Dall’altra parte c’è il vincitore dell’appalto, che ha interrotto
il contratto addirittura prima di Natale e ha citato a giudizio Rfi per
illegittima rescissione sostenendo che la colpa sarebbe solo del committente.
«Non esisteva un progetto esecutivo - sostengono dalla capocordata Cogel -
abbiamo dovuto affrontare noi un lavoro ulteriore di progettazione. Non avevano
previsto che i lavori, insistendo sulle gallerie di Pietro Micca (una è stata
sfondata, ma un tratto sconosciuto è anche tornato alla luce), abbisognavano di
progetti diversi, onere che ci siamo accollati noi». Non solo. Rfi - secondo
Cogel - fa riferimento a un suo prezziario che risale al 1992, ma le materie
prime a Torino oggi costano il doppio. Il risultato è che adesso Cogel è fuori
di almeno 5 milioni di euro e rischia di portare i libri in tribunale come
Cosmat. Per quanto riguarda i ritardi, invece, l’azienda romana spiega: «I
lotti ci sono stati consegnati con mesi di ritardo perché i nostri lavori
insistevano sul precedente cantiere del passante ferroviario. Abbiamo
addirittura dovuto costruire un muro di separazione tra i due cantieri del
costo di un milione di euro che costerà altrettanto quando qualcuno, non si sa
ancora chi, dovrà abbatterlo».

Dati mostrati:
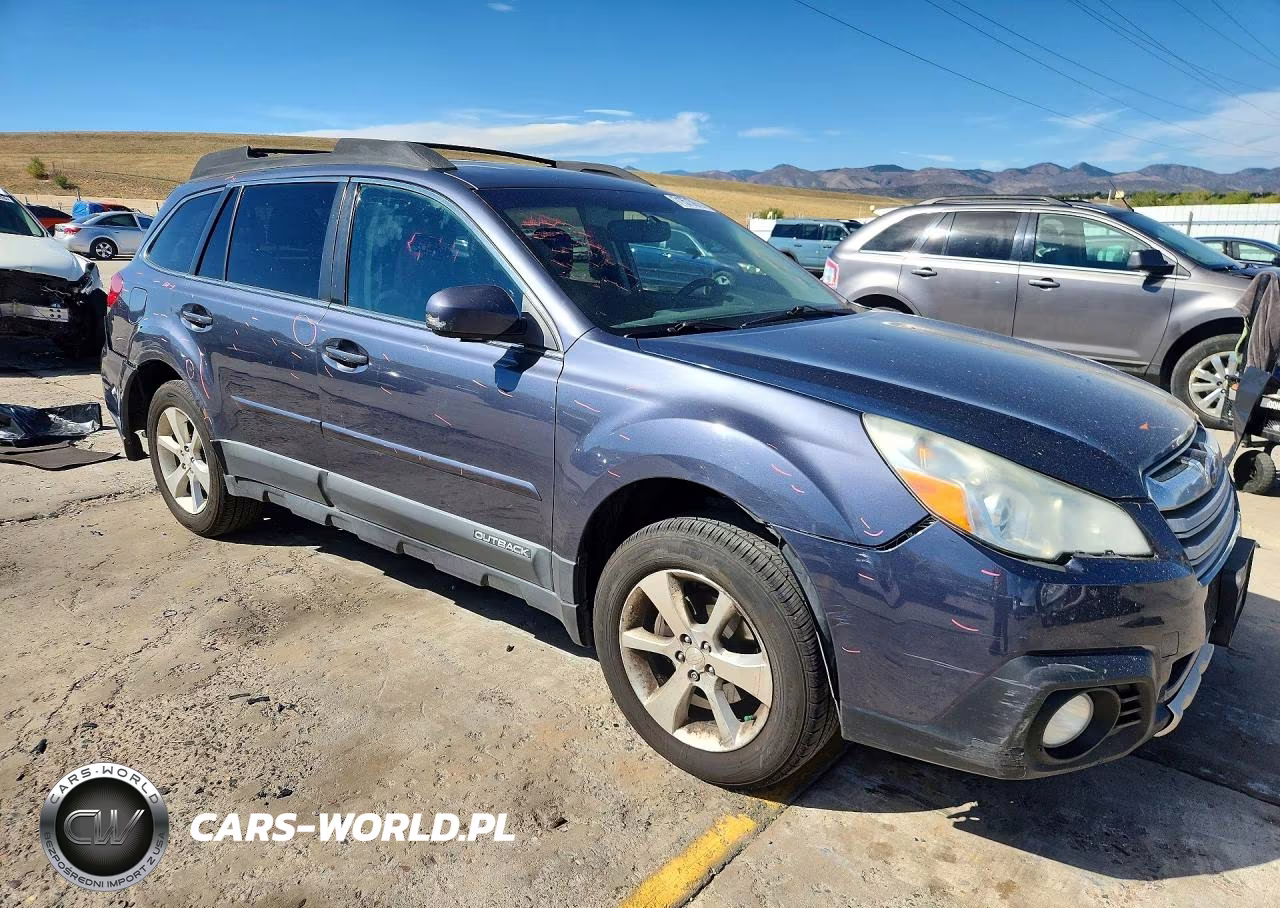 2014 Subaru Outback 2.5I Limited VIN:4S4BRBLC9E3247597 - 4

Cosa fare:
**1.** Aggiorna il testo sull'appalto riscrivendone tutto il tratto che va da "Dall’altra parte c’è" giù fino a "solo del committente.", con "Natale" sostituito da "Pasqua".
**2.** Stabilisci se le affermazioni seguenti concordano con il testo sull'appalto, rispondendo sì o no e citando le parole decisive del testo.
(a) Secondo Cogel esisteva già un progetto esecutivo.
(b) Il prezziario a cui fa riferimento Rfi risale al 1992.
(c) Il muro di separazione tra i due cantieri è costato un milione di euro.
**3.** Rispondi alle domande seguenti in base al testo sull'appalto.
(a) Quando il vincitore dell'appalto ha interrotto il contratto?
(b) Quanto costano oggi le materie prime a Torino secondo Cogel?
(c) Su quale cantiere precedente insistevano i lavori dell'azienda romana?

Risultati:
**1.**
Dall’altra parte c’è il vincitore dell’appalto, che ha interrotto
il contratto addirittura prima di Pasqua e ha citato a giudizio Rfi per
illegittima rescissione sostenendo che la colpa sarebbe solo del committente.

**2.**
(a) No: «Non esisteva un progetto esecutivo».
(b) Sì: «fa riferimento a un suo prezziario che risale al 1992».
(c) Sì: «un muro di separazione tra i due cantieri del costo di un milione di euro».

**3.**
(a) Addirittura prima di Natale.
(b) Il doppio.
(c) Sul precedente cantiere del passante ferroviario.